:: Passage ::
How to Respond to Disobedience

Insubordination rules and guidelines vary from state-to-state. However, regardless of the location, it is well-established that employees must follow reasonable orders within the workplace. This includes employees that hold a supervisory role. The next steps will depend on the managers and/or employer.

Whether termination or some other form of discipline is the desired action, there are a number of options available. For example, an employer could send the employee home that day and give them a first and final warning. In other cases, an employee may require some level of support if substance abuse or personal issues impact their behavior.

Case-By-Case Basis

Be mindful of the following:

  • Although there should be an insubordination policy in-place, there are unique circumstances. This is why each situation should be handled on a case-to-case basis. For example, if an issue is minor and is a first-time infraction, a written warning would be appropriate. In contrast, if harsh measures were taken in response to a minor incident, this could result in workplace disharmony.
  • When termination is the desired course of action, employers can expect a response and further action may be required. For example, a former employee may challenge a company's decision and threaten legal action. They may also request unemployment benefits. Always apply the rules consistently, regardless of who the employee is. Be prepared and respond appropriately.
  • Regardless of the situation, effective communication will be imperative. When giving commands, the best way to communicate is via written documentation. This will outline what should be done, by who, where, and when. Also, be sure to properly communicate company policies (i.e. within handbooks and/or agreements).
  • The same policies which apply to employees also apply to managerial staff. Once again, this will ensure that favoritism is avoided. If any disharmony occurs between managers and staff members, this needs to be addressed immediately. Always listen to both sides before taking action.
:::
:: Extracted material ::
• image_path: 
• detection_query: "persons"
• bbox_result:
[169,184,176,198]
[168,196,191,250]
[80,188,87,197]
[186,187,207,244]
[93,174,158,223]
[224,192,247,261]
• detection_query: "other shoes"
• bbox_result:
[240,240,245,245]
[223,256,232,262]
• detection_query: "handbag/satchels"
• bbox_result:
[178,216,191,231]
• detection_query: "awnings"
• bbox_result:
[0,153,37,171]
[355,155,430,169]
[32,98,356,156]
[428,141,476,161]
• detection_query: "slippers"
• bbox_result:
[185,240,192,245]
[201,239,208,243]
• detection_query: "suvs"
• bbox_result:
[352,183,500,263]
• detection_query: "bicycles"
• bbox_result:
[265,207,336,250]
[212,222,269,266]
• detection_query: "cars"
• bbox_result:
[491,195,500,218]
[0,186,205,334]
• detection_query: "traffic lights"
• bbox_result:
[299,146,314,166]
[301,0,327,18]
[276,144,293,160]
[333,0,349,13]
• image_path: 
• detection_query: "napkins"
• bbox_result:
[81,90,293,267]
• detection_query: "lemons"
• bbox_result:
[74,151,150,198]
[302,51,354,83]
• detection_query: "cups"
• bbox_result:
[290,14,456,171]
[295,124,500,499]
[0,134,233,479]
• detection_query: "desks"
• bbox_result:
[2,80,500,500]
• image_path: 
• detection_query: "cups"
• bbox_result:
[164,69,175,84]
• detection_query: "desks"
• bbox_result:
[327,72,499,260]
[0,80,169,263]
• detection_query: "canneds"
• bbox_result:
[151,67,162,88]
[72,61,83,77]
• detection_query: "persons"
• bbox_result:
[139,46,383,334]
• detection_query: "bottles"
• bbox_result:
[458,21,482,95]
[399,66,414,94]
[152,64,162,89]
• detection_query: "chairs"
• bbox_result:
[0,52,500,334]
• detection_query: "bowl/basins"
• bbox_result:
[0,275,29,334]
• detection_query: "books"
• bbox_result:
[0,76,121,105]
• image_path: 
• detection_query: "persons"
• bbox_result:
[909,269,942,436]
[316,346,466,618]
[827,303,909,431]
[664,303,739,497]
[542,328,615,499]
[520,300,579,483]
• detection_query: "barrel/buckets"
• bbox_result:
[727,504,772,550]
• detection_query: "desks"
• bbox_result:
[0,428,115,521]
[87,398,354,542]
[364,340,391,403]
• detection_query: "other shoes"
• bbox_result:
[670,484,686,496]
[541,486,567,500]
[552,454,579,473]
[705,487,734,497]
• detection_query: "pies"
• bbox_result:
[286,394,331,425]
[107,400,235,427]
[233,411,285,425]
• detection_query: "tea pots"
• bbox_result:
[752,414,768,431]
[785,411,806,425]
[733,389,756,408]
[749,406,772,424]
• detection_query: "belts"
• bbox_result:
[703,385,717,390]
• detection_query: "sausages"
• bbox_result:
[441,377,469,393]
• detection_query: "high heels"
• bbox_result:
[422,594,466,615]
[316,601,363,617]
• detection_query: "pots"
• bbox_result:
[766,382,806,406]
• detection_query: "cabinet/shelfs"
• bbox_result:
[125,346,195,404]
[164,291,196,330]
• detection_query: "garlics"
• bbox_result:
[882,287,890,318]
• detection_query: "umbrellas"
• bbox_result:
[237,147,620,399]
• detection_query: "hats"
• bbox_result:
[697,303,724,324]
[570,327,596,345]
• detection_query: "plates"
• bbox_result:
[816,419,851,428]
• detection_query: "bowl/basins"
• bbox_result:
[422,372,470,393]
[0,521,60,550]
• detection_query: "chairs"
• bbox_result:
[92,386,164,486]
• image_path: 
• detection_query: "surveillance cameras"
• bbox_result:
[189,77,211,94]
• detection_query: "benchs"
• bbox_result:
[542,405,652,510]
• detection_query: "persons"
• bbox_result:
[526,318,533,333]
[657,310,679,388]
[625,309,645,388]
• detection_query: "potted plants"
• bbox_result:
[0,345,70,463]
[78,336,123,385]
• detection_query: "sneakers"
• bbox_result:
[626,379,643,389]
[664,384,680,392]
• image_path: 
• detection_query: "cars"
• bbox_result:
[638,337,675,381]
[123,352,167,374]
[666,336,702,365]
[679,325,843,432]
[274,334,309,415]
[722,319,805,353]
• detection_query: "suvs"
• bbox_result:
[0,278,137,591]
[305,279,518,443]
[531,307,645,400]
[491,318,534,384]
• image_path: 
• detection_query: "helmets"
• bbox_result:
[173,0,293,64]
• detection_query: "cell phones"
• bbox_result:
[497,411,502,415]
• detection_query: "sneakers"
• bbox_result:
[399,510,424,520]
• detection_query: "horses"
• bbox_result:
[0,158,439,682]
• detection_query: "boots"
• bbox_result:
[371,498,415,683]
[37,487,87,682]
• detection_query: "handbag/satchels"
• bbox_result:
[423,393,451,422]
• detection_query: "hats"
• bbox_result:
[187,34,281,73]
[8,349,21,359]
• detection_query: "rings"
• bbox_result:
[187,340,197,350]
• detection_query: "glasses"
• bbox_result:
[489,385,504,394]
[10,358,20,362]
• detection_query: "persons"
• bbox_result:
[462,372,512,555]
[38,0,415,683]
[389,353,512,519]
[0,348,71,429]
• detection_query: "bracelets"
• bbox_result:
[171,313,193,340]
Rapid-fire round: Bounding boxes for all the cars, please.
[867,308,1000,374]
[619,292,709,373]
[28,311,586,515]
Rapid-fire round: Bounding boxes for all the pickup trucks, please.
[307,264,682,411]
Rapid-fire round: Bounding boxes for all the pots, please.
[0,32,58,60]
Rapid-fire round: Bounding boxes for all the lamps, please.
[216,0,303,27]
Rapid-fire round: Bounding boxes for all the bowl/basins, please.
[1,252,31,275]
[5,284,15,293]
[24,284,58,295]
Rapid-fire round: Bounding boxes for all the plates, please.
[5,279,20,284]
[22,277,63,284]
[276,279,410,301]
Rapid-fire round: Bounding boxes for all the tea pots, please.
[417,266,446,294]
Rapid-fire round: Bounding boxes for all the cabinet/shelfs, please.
:::
## Actions to take:
1 - According to the passage on responding to disobedience, what should written documentation of commands outline? List each item.
2 - In the passage on responding to disobedience, what could result from taking harsh measures in response to a minor incident?

## Solutions by task:
1 -
- What should be done
- By whom
- Where
- When

2 - Workplace disharmony.